Even when it comes to things like a personal bank account, always have another
live account with some other bank that's not within the same banking group!
Debit get lost, accounts get phished, egregious meltdowns happen[0], or some
retailer swipes your card so many times to get an auth on a laptop you're
buying that you end up with no available funds!

[0] [http://www.theguardian.com/money/2012/jun/29/natwest-
fiasco-...](http://www.theguardian.com/money/2012/jun/29/natwest-fiasco-what-
happens-now)

------
contingencies
I quit Commonwealth for other reasons years back. Australian banks are in
general pretty terrible, with high fees. They also refuse to adopt the IBAN as
they don't want the ultra sophisticated service of cross-border financial
transfers to become commodified (thus, impossible to leverage unrealistic fees
and delays against).

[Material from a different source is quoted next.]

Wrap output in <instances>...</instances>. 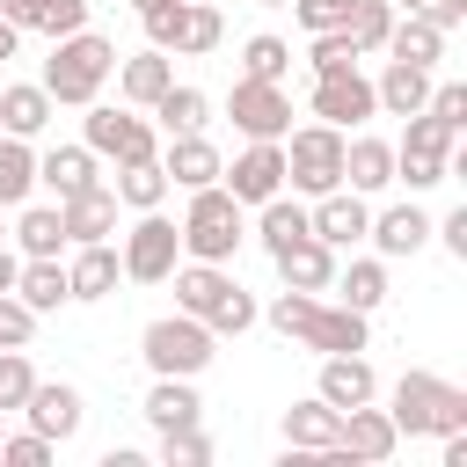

They also refuse to answer queries along this line
(source: high value payments clearing committee, 1+ years of email queries
with some responses, but no answer)

------
pan69
Just wait until you find yourself having no longer access to your statements.
NAB can't even run a simple query that looks further back in time than 3
months. Oh, you can get a printed statement for which you will have to pay.

NAB is a freaking disaster and I strongly recommend anyone to stay from these
bozos.

------
beedogs
Wonder at whose behest they did this.